Mother Rose Niland

//Mother Rose Niland

Mother Rose Niland

Mother Rose Niland

SISTER  MARY  ROSE  NILAND  O.P.    1860-1947

Foundress of the “Dominican Sisters of Saint Catherine of Siena of Newcastle,

Kwa-Zulu Natal, South Africa”

“Keep always a bright, cheerful heart.
Look at each thing with rose coloured glasses.
See God in all and then take forward strides.
Don’t mind the weight of the cross.
Heaven and the eternal vision of God are at the end of the journey.
So now, courage, forward.
Take the daily ups and downs and be very cheerful
God is waiting for us.”
(1928, “St. Dominic’s Academy”, Newcastle,South Africa)

The above words – an excerpt from a letter to her Sisters, epitomise the type of person Sister Rose Niland was.  She was a woman of faith, deep conviction and courage.  Her life was based on the reality of a personal God of love who is always reaching out to those who respond to His call of love.

Who was Sister Rose Niland?
Agnes Niland was born at Cape Beaufort, in Cape Province on July 21st, 1860. Her father Thomas had fled from Ireland in the days of penal persecution and made his home in the Cape Colony, where he acquired very extensive property. Her mother, Mary Scmidt, was of Huguenot origin, and Sister Rose—the fourth of nine children, six boys and three girls seems to have inherited from her parents what was best in the national traits of both. Little has been recorded of her early childhood and youth. She was educated by the  Cabra Dominican Sisters at “Holy Rosary Convent”, Port Elizabeth in the Eastern Cape. She learned to love the children of St Dominic and her attraction to the Order grew with the years.

Activities
• A. Quote the text on Mother Rose Niland from "Take the daily" up to and including "Sister Rose Niland?".
• B. Extend the text on Mother Rose Niland, picking up after its final sentence.

Data
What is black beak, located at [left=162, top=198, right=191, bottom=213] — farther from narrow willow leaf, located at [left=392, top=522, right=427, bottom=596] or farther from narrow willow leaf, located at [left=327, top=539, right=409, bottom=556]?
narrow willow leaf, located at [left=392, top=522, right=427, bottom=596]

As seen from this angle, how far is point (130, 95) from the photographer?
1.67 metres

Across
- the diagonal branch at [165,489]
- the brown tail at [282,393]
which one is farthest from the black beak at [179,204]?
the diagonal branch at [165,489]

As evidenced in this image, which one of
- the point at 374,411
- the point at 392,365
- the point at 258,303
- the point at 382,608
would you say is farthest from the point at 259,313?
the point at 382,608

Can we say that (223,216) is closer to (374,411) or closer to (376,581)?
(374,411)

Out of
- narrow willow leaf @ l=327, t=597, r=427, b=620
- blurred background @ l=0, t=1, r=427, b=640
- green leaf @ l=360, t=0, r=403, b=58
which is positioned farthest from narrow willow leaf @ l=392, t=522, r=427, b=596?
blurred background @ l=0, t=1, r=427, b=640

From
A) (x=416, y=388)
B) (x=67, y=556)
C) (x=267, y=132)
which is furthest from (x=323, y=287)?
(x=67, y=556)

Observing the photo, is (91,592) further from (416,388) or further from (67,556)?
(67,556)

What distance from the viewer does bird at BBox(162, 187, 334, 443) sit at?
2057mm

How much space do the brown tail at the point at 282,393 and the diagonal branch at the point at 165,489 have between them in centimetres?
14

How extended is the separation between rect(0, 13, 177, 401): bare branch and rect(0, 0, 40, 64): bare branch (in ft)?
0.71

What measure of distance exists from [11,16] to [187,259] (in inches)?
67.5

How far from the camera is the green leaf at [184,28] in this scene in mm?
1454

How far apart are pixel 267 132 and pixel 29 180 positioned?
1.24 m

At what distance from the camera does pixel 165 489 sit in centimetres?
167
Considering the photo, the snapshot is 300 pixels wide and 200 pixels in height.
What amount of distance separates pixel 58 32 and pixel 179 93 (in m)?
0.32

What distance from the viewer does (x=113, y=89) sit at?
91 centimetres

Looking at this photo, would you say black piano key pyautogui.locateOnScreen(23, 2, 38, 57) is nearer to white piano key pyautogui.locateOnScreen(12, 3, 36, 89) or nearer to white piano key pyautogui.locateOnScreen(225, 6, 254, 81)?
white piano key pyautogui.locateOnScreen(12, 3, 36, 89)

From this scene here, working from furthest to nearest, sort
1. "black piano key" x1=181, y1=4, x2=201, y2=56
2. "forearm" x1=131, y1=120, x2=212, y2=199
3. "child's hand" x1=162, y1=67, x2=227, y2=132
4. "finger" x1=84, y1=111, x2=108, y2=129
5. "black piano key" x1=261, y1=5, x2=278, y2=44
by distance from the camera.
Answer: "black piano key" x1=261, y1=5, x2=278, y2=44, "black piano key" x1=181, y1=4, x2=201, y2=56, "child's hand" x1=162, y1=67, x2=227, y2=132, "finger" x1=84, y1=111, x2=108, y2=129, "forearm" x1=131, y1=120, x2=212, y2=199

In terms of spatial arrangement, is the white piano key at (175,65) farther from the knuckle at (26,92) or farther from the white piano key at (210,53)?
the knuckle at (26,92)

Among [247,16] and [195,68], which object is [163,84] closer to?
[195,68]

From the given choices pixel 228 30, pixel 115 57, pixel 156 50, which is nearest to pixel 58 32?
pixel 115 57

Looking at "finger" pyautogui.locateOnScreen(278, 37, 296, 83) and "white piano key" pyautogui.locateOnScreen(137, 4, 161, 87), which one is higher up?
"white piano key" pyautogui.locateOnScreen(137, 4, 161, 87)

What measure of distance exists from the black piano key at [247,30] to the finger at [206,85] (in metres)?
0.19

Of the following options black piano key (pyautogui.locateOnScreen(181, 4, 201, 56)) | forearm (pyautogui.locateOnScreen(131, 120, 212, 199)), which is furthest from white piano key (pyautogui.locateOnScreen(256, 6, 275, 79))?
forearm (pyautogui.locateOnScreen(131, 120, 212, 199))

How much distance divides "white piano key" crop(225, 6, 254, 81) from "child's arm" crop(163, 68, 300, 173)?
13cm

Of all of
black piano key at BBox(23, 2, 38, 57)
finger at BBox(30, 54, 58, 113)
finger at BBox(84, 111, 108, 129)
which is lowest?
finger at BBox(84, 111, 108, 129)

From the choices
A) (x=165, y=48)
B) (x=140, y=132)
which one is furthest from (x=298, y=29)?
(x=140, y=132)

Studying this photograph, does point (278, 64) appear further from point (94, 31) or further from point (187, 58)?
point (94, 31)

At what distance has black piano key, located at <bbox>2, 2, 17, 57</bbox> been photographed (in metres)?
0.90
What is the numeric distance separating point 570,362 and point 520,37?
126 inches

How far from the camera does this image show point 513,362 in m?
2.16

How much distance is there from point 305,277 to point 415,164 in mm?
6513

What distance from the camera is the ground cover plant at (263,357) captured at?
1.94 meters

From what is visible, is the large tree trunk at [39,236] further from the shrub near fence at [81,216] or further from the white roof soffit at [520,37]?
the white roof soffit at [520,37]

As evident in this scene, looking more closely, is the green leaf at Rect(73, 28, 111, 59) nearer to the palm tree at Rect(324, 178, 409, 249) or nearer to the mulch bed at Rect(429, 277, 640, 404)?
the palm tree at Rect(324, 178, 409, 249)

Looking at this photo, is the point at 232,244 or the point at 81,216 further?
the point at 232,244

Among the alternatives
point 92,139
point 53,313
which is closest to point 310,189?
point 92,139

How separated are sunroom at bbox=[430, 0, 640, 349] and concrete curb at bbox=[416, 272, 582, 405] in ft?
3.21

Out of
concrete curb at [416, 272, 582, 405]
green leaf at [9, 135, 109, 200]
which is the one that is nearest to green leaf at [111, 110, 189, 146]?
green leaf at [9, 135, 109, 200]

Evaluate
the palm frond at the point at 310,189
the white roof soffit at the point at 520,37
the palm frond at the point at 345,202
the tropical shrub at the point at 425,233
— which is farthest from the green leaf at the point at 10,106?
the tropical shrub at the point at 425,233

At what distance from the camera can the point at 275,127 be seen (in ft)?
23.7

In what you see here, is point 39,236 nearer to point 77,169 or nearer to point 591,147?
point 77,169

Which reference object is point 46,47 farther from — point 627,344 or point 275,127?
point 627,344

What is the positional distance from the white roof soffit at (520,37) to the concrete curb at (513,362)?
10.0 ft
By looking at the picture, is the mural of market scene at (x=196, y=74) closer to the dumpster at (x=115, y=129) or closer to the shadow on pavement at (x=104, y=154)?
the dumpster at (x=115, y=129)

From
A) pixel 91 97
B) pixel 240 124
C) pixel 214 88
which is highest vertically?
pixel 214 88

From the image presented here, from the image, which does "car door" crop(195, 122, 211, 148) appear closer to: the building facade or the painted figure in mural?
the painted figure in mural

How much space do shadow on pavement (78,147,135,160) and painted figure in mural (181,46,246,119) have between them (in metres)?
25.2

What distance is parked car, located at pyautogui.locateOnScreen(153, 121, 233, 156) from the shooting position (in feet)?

Exercise responses
• A.
Take the daily ups and downs and be very cheerful
God is waiting for us.”
(1928, “St. Dominic’s Academy”, Newcastle,South Africa)

The above words – an excerpt from a letter to her Sisters, epitomise the type of person Sister Rose Niland was.  She was a woman of faith, deep conviction and courage.  Her life was based on the reality of a personal God of love who is always reaching out to those who respond to His call of love.

Who was Sister Rose Niland?

• B.
In August 1880, a few days after her twentieth birthday, Agnes entered the “Convent of the Sacred Heart”, Kingwilliamstown, as a postulant.  On the 19th of January 1881 she received the Dominican habit and was given the name Sister Mary Rose.

For the first seven years after her Profession, in 1882, Sister Rose taught music and art lessons in school and, for a short time, assisted with the formation of the novices.  She spent a short time teaching at the first branch at East London in the Eastern Cape.  In 1889 she was sent to a new house opened at Potchefstroom – a town in the area known as the Transvaal.  When the Sisters were invited to establish a school and a hospital in Klerksdorp, a neighbouring town, Sister Rose was sent to take charge of this venture.

The Convent at Oakford, in Kwa-Zulu Natal, founded from Kingwilliamstown in July 1889, became independent of Kingwilliamstown in February 1890.  Sister Mary Rose joined that community.  In 1891 a new foundation, from the Oakford community, was made in Newcastle, Kwa-Zulu Natal.
Sister Rose was sent to that community where she was appointed Superior. Newcastle, as a coalmining area, did not develop.  Pupils did not attend the newly built school.

Community leadership, in Oakford, made the decision to withdraw the Sisters from Newcastle.   However, the Bishop (under whose jurisdiction the Sisters lived and worked) was reluctant to allow the Sisters to return to Oakford.  The result was that a decision was made that any of the Sisters who wished to return to Oakford could do so.  Sister Rose would be released from Oakford and she, with five Sisters who chose to remain in Newcastle with her, would be a founding community of what would become a new Congregation.  This marked the beginning of the “Congregation of Saint Catherine of Siena of Newcastle, Kwa-Zulu Natal”.

In the years that followed Sister Rose lost no time in ensuring the growth of the new Congregation.  She travelled to Europe, England and Ireland.  Apart from questing for candidates for her Congregation, she visited Dominican communities in England, Ireland and Germany to imbibe as much as she could of the Dominican spirit.  She ensured that her Congregation was affiliated to the Dominican Order and, later, was placed under the “Sacred Congregation of Religious” in Rome.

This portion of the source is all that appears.